Abstract

Objectives Controversy has remained over the primary surgical management for stage IIIA-N2 non–small cell lung cancer. Minimal or non-bulky N2 disease defined as single-station nodal involvement may still be a candidate of radical surgery. The aim of this study was thus to assess the outcome of thoracoscopic surgery in clinical N0-N2 and pathologic N2 disease. Methods Seventy-nine cases of pathologic N2 diseases without induction therapy (clinical N0, 27; N1, 13; N2, 39) were operated on between September 2003 and December 2010 in our institute. Forty-seven patients underwent thoracoscopic surgery (group T) and 32 patients underwent standard thoracotomy (group S).

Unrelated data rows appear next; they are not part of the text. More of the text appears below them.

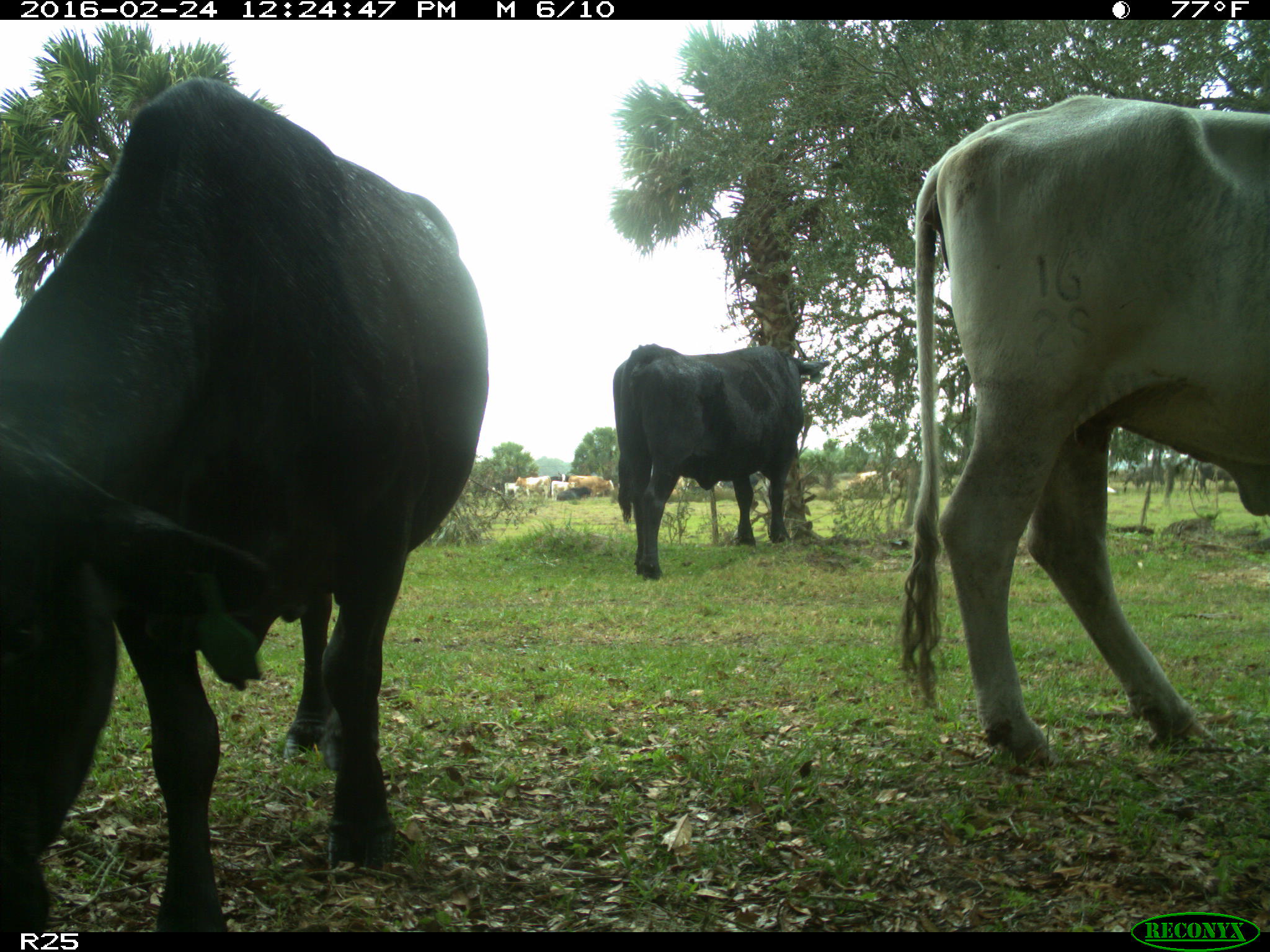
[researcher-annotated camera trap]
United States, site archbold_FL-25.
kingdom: Animalia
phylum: Chordata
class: Mammalia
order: Artiodactyla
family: Bovidae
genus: Bos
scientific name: Bos taurus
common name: domestic cow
Bos taurus (domestic cow).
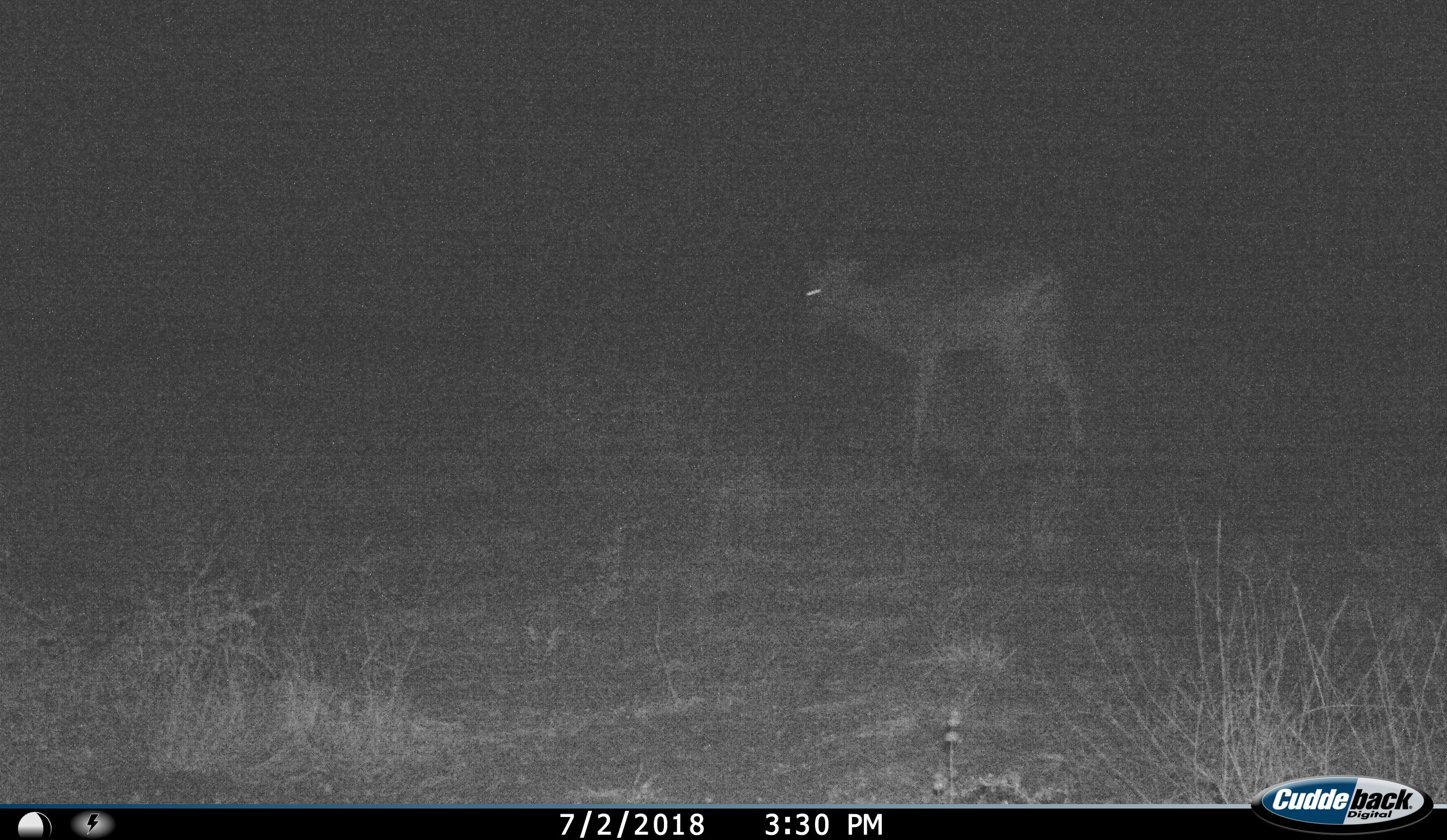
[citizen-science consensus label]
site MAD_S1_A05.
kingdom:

Perioperative and oncologic outcomes were compared between the 2 groups. Results There were no significant differences between the 2 groups regarding dissected number of lymph nodes, operative time, morbidity, and mortality. However, blood loss in group T was less than in group S (Mean: T, 229 versus S, 534 mL, respectively; P = 0.0004). Although disease-free survival in group T did not differ from that in group S, overall survival in group T was better than in group S after propensity score matching to adjust confounding factors including tumor size and T factor (P = 0.03). Multivariate analysis showed that multinodal stations was significantly worse prognostic factor [hazard ratio (HR) = 4.79; 95% confidence interval (CI) = (1.6–14.3); P = 0.005) in disease-free and overall survivals [HR = 8.21; 95% CI = (1.9–35.4); P = 0.005]. Thoracoscopic surgery was favorable prognostic factor in overall survivals [HR = 0.13; 95% CI = (0.03–0.6); P = 0.009]. Conclusions Our study demonstrated that thoracoscopic surgery for non-bulky N2 disease was feasible and not inferior to standard thoracotomy in terms of oncologic outcome.